Government-Supported Religion

North Carolina Wants To Erect A Statue Of Billy Graham In The U.S. Capitol. It Should Consider Other Options.

  Rob Boston

North Carolina officials have decided to remove a statue of a white supremacist from the U.S. Capitol. That’s good. They plan to replace it with a statue of evangelist Billy Graham. That’s underwhelming.

The Capitol contains a section called Statuary Hall, where each state is permitted to erect two statues of people from their state who have done something noteworthy. You will see lots of familiar faces there. Virginia contributed George Washington, Kansas erected a statue of Dwight D. Eisenhower and Alabama put up a likeness of Helen Keller.

Other folks are not household names but still did interesting things. One of Nebraska’s statues honors Julius Sterling Morton, who pioneered new techniques in agriculture and founded Arbor Day.

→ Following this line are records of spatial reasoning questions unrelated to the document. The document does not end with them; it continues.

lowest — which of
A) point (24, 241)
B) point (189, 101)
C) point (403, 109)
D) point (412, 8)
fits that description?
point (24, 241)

North Carolina has decided that’s time for one of its statues to go. The image depicts Charles Brantley Aycock, who was governor of the state from 1901-05. Aycock is mainly known for being a white supremacist. He doesn’t deserve this honor.

But the state’s plan to replace Aycock with Graham isn’t right either. While Graham certainly has his fans, his claim to fame is that he was an evangelist for fundamentalist Christianity. He spent his life trying to convert people to his brand of that faith. That’s great for conservative Christianity, but it didn’t do anything to advance the public interest.

Plus, Graham’s record on human rights was weak at best. While he wasn’t an overt racist, Graham did little to advance civil rights during his career. Graham was a popular figure who could have used his considerable social capital to attack racism. He lacked the moral courage to do it.

During the presidency of Richard M. Nixon, Graham made anti-Semitic comments while visiting the White House, unaware he was being recorded. He later apologized – when the tape became public 30 years later. And Graham, like many conservative Christians, opposed LGBTQ rights. His views on women’s rights were also often paternalistic.

North Carolina has a storied history with plenty of native sons and daughters who have done great things. Why give a coveted slot like this to someone whose contribution to society is minimal and whose views were often problematic?

As I told The Forward recently, “North Carolina should not swap one divisive, exclusionary figure for another; two wrongs don’t make a right.”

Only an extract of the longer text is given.